--- Begin Data excerpts ---

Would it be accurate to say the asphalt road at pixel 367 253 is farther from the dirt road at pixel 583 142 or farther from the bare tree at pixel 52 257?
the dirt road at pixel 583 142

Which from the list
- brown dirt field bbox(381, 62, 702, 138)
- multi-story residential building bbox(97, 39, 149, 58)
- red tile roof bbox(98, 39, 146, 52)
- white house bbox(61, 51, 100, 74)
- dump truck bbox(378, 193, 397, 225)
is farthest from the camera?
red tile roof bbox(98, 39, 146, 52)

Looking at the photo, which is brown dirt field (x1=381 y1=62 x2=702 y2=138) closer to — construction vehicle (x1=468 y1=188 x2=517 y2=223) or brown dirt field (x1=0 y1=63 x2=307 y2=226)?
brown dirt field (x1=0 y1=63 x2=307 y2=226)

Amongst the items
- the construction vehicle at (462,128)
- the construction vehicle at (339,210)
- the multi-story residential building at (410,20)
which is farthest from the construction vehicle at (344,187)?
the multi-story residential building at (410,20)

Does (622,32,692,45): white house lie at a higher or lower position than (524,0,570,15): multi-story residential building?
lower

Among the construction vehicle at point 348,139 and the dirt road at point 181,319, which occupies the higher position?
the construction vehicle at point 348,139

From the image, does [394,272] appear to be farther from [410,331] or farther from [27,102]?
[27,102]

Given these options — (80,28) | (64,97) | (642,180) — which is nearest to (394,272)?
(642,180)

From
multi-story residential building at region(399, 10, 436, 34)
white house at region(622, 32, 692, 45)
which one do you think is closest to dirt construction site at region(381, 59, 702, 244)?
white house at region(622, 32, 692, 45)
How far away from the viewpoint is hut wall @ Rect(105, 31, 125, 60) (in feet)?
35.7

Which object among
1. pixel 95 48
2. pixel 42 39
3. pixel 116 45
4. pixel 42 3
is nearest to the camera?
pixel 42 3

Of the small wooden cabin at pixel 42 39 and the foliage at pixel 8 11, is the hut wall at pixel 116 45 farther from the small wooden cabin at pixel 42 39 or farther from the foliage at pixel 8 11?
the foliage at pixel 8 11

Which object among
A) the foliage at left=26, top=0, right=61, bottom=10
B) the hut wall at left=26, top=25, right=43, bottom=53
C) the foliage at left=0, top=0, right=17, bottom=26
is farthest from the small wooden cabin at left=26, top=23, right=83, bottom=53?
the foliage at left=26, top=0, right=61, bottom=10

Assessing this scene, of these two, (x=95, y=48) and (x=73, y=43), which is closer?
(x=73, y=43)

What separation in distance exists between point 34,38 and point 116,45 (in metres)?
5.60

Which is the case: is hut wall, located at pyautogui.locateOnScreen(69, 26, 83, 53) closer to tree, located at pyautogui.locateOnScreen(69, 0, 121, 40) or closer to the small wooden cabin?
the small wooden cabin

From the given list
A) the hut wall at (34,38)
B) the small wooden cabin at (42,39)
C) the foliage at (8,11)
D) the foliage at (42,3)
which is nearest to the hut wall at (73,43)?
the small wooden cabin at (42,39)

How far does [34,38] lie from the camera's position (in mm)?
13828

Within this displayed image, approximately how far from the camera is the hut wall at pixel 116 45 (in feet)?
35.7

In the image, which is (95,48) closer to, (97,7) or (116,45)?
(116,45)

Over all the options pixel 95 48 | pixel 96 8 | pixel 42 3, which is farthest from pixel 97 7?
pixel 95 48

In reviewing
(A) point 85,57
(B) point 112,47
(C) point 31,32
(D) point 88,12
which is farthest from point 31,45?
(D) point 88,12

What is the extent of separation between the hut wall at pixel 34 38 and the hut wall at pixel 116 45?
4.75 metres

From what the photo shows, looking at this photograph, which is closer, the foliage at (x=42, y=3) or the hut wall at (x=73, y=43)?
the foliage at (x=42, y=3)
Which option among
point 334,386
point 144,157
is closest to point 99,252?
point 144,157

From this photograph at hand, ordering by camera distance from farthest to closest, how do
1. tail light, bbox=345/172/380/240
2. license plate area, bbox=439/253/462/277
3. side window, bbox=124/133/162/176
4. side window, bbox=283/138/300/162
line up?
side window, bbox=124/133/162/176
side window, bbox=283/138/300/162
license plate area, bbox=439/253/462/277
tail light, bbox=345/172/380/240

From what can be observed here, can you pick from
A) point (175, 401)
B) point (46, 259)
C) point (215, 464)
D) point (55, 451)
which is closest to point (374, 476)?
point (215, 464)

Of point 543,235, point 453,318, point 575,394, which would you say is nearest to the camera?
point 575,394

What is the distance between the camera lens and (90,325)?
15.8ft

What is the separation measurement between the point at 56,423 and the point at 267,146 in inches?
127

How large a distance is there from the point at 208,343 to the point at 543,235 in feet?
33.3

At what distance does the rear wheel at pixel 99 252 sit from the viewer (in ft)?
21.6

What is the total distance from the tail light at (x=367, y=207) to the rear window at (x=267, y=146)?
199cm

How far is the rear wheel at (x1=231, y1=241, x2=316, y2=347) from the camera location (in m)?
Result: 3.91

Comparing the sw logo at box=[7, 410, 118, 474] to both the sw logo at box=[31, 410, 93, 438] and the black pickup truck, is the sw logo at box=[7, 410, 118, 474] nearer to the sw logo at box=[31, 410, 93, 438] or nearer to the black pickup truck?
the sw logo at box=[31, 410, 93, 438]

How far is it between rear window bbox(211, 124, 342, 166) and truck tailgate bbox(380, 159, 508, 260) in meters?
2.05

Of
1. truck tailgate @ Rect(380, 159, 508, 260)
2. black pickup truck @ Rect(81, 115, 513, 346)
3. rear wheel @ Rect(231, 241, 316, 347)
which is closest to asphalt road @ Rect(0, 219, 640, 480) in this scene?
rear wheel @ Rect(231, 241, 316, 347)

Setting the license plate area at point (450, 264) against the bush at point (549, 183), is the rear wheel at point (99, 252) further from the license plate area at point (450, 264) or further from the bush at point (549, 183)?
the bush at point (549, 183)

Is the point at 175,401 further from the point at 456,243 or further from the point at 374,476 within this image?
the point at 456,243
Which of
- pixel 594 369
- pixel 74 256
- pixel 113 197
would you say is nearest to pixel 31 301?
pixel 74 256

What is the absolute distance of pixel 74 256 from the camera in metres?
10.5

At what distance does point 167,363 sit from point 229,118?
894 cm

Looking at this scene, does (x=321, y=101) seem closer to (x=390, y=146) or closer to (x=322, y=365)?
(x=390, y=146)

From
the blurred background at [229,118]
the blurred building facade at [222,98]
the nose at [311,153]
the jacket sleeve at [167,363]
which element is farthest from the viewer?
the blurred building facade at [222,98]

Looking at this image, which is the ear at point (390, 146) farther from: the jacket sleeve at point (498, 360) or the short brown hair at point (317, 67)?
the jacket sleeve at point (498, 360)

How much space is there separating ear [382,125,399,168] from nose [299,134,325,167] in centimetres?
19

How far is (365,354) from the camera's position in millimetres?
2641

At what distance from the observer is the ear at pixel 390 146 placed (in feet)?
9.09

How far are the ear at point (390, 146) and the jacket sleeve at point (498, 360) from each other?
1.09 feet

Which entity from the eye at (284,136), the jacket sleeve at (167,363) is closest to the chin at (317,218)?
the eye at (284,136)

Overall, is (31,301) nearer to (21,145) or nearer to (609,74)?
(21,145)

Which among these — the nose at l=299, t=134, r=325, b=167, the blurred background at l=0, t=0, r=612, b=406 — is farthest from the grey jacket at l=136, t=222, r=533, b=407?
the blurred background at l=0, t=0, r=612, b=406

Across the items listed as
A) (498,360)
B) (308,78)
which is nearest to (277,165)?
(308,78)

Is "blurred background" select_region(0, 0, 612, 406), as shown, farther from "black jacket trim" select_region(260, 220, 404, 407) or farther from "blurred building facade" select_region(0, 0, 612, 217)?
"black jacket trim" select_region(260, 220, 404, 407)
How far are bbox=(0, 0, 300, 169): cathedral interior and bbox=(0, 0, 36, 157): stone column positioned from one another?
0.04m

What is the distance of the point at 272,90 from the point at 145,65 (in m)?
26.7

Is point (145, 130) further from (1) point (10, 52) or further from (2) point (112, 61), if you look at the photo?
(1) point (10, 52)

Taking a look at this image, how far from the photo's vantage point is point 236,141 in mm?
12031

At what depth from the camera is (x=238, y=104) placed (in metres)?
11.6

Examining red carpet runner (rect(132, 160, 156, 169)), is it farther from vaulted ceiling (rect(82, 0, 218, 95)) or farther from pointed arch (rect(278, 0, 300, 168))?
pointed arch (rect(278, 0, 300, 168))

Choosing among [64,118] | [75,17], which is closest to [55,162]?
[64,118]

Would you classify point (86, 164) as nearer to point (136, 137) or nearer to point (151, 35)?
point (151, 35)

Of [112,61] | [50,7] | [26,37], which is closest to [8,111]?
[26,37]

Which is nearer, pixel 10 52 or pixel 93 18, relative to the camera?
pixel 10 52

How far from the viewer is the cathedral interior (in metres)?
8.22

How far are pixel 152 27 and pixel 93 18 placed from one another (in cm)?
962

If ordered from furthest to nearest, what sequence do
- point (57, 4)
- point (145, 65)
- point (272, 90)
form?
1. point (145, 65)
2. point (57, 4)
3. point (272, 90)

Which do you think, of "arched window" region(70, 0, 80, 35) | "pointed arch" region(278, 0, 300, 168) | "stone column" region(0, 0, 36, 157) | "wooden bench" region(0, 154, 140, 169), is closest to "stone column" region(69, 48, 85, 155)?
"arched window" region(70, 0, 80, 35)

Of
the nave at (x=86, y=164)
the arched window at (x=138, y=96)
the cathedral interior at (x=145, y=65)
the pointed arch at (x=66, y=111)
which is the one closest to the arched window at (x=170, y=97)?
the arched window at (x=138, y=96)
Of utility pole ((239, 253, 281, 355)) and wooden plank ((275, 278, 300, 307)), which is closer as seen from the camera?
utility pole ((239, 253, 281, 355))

--- End Data excerpts ---

## What to work on
Reproduce exactly, with nothing added, the lines from the one that contains "Which is nearer, pixel" to the end of the data.

## Answer to the exercise
Which is nearer, pixel 10 52 or pixel 93 18, relative to the camera?
pixel 10 52

How far from the viewer is the cathedral interior (in metres)?
8.22

How far are pixel 152 27 and pixel 93 18 placed from one another (in cm)?
962

If ordered from furthest to nearest, what sequence do
- point (57, 4)
- point (145, 65)
- point (272, 90)
form?
1. point (145, 65)
2. point (57, 4)
3. point (272, 90)

Which do you think, of "arched window" region(70, 0, 80, 35) | "pointed arch" region(278, 0, 300, 168) | "stone column" region(0, 0, 36, 157) | "wooden bench" region(0, 154, 140, 169), is closest to "stone column" region(69, 48, 85, 155)?
"arched window" region(70, 0, 80, 35)

Of
the nave at (x=86, y=164)
the arched window at (x=138, y=96)
the cathedral interior at (x=145, y=65)
the pointed arch at (x=66, y=111)
which is the one closest to the arched window at (x=170, y=97)?
the arched window at (x=138, y=96)
Of utility pole ((239, 253, 281, 355)) and wooden plank ((275, 278, 300, 307)), which is closer as seen from the camera?
utility pole ((239, 253, 281, 355))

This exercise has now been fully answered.